Your objective:
Rewrite the listing below, swapping each "dining chair" for "kitchen chair" and changing nothing else. Leave out the pictures.
** start Extracted material **
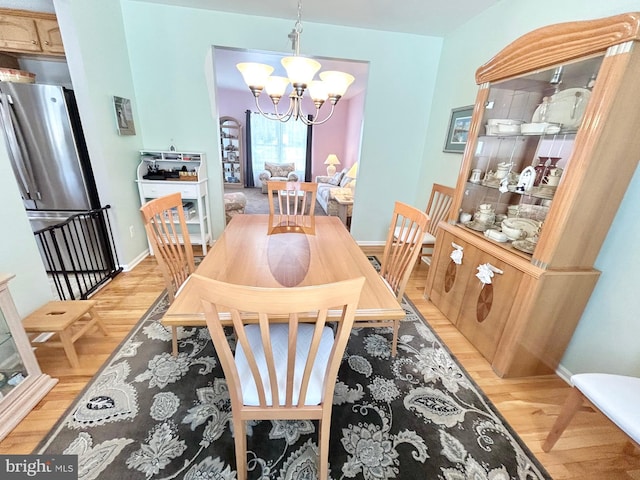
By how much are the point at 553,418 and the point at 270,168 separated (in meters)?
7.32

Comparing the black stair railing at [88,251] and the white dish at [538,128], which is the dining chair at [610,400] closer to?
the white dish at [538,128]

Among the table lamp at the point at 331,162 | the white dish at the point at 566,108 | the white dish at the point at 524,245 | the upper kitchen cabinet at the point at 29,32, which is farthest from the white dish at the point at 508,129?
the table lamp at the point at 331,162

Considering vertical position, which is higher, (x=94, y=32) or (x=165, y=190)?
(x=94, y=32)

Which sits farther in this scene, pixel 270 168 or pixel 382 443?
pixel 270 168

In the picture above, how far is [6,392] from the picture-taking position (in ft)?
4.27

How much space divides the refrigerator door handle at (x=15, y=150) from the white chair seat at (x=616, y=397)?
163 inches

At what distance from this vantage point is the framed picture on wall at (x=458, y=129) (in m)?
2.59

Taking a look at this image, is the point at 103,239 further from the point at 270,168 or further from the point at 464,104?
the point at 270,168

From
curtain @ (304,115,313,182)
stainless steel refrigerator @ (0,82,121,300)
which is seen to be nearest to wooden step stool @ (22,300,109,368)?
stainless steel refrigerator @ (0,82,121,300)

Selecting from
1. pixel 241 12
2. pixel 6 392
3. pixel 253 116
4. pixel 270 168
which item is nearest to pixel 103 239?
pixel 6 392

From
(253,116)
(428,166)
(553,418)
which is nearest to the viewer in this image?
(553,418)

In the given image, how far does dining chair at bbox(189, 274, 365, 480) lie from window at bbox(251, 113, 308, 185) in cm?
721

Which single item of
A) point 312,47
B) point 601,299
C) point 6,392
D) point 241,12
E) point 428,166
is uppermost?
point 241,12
** end Extracted material **
Written response:
By how much are the point at 553,418 and the point at 270,168 separated (in meters)?
7.32

Comparing the black stair railing at [88,251] and the white dish at [538,128], which is the kitchen chair at [610,400] closer to?
the white dish at [538,128]

Among the table lamp at the point at 331,162 | the white dish at the point at 566,108 | the white dish at the point at 524,245 | the upper kitchen cabinet at the point at 29,32, which is farthest from the white dish at the point at 508,129?
the table lamp at the point at 331,162

Considering vertical position, which is higher, (x=94, y=32) or (x=165, y=190)?
(x=94, y=32)

Which sits farther in this scene, pixel 270 168 or pixel 382 443?
pixel 270 168

In the picture above, how far is [6,392] from the picture-taking position (in ft)?
4.27

How much space divides the refrigerator door handle at (x=15, y=150) from the white chair seat at (x=616, y=397)?
163 inches

At what distance from this vantage point is the framed picture on wall at (x=458, y=129) (in m)?
2.59

Taking a look at this image, is the point at 103,239 further from the point at 270,168 or further from the point at 464,104?
the point at 270,168

From
curtain @ (304,115,313,182)
stainless steel refrigerator @ (0,82,121,300)
which is seen to be nearest to wooden step stool @ (22,300,109,368)?
stainless steel refrigerator @ (0,82,121,300)

Selecting from
1. pixel 241 12
2. pixel 6 392
3. pixel 253 116
4. pixel 270 168
which item is nearest to pixel 103 239?
pixel 6 392

From
(253,116)
(428,166)
(553,418)
which is nearest to the viewer in this image?
(553,418)

In the given image, how far does kitchen chair at bbox(189, 274, 365, 480) lie from window at bbox(251, 113, 308, 185) in cm?
721

Which single item of
A) point 312,47
B) point 601,299
C) point 6,392
D) point 241,12
E) point 428,166
is uppermost?
point 241,12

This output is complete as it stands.